The company is targeting 1,000-million-tonne cargo volume by fiscal 2029, 40% higher than the 713 MT Morgan Stanley estimated. The ports business is likely to ramp up activities in all ports, with special focus on those that have been recently acquired in the last few years. Adani Ports is likely to start commissioning Vizhinjam Port in Kerala and the West Container Terminal in Sri Lanka, the brokerage said in a note on Wednesday.
Adani Ports is looking to clock a consolidated revenue of Rs 65,500 crore by fiscal 2029, which is 25% higher than what Morgan Stanley guided for. Its logistics revenue guidance for fiscal 2029 is 188% higher than the brokerage's guidance.
The trucking segment is expected aid in growth acceleration. Trucking and container-rake revenue will contribute two-thirds of the total revenue, Morgan Stanley said.
Growth in agricultural logistics, bulk trains, warehousing are likely to support the Ebitda margin, the brokerage said. Economies of scale and network effect to support margin expansion.
Key Takeaways
Morgan Stanley keeps an 'overweight' rating on Adani Ports with an unchanged price target of Rs 1,517 apiece.

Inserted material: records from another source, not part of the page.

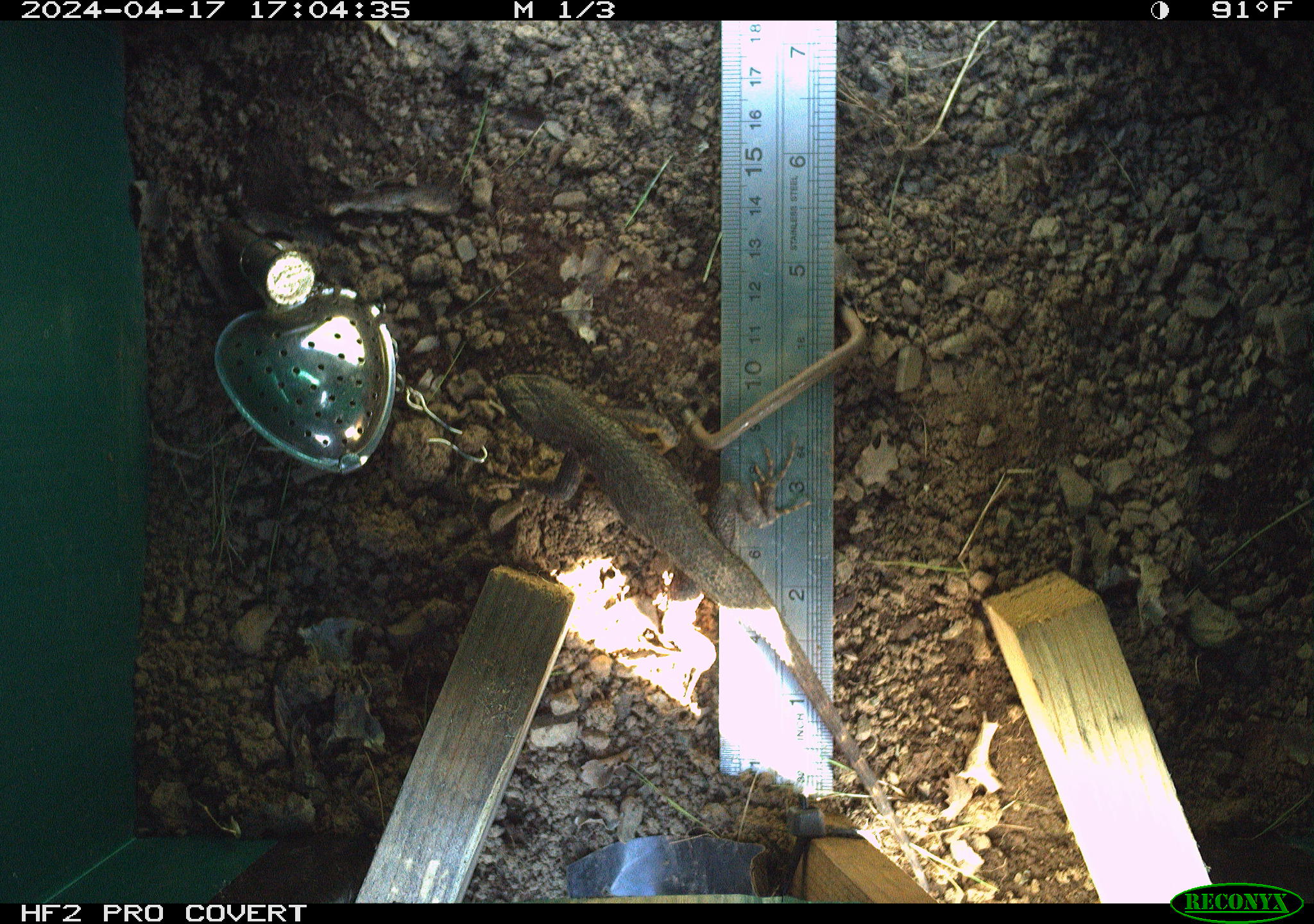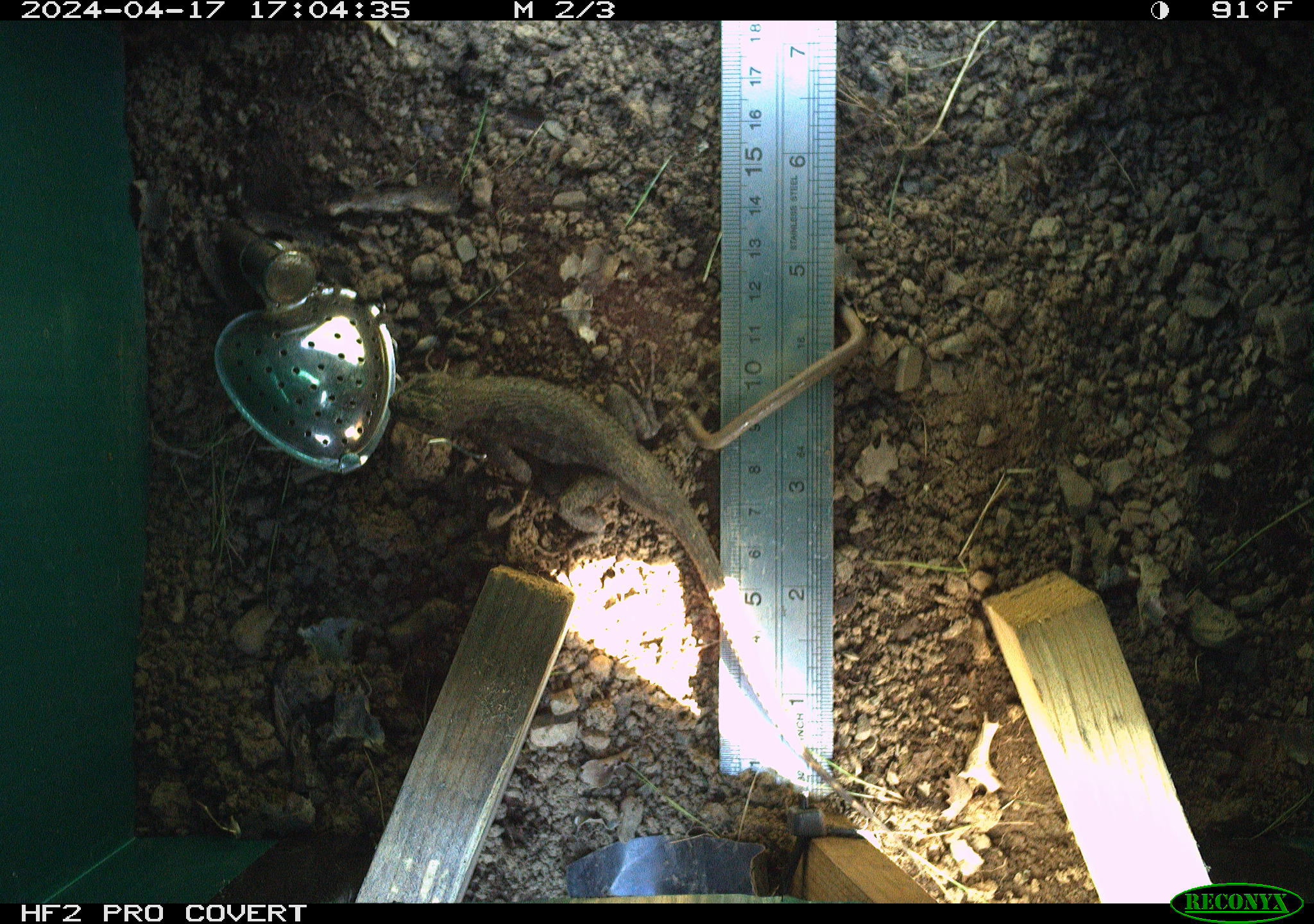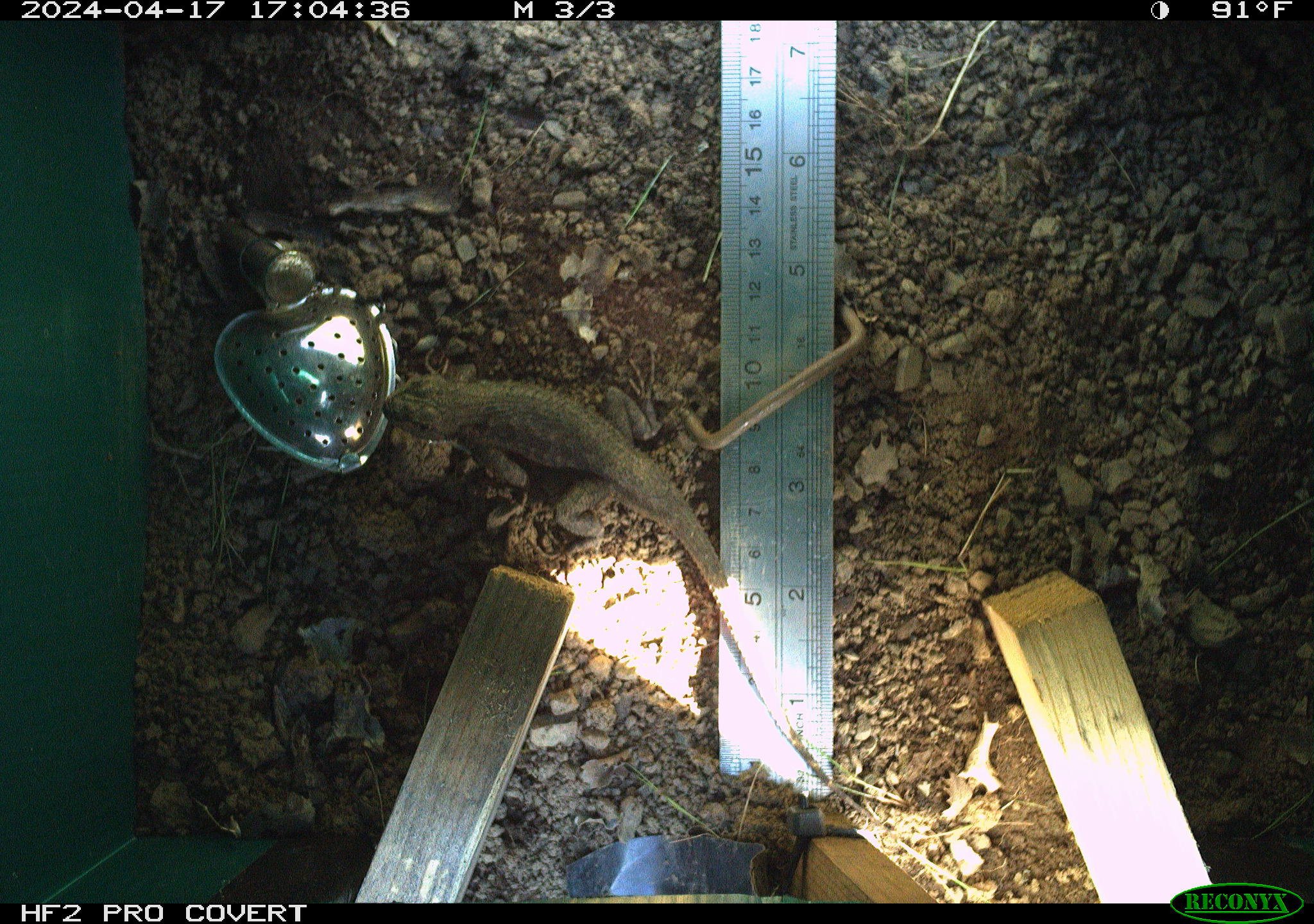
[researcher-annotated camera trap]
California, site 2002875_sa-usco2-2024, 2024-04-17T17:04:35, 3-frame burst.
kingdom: Animalia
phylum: Chordata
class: Reptilia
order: Squamata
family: Phrynosomatidae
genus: Sceloporus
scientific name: Sceloporus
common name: spiny lizards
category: sceloporus species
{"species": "sceloporus species (spiny lizards) (Sceloporus)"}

The target price implied a 13.41% upside from Wednesday's closing price.
Morgan Stanley assigned higher weight to a bull-case scenario, suggesting Adani Ports is a beneficiary of supply-chain diversification and India's rising consumption.
Terminal growth rate of 5% for the special economic zones and logistics business.
Upside risks: Faster-than-expected volume growth, logistics reports strong earnings growth, strong free cash flow and value-accretive acquisition
Downside risks: Slower-than-expected volume growth due to macro or micro factors, value-dilutive acquisitions domestically or internationally, and rising competitive intensity (in tariffs) at major ports for a sustained period. Any increase in related party exposure or slippage in investment grade ratings.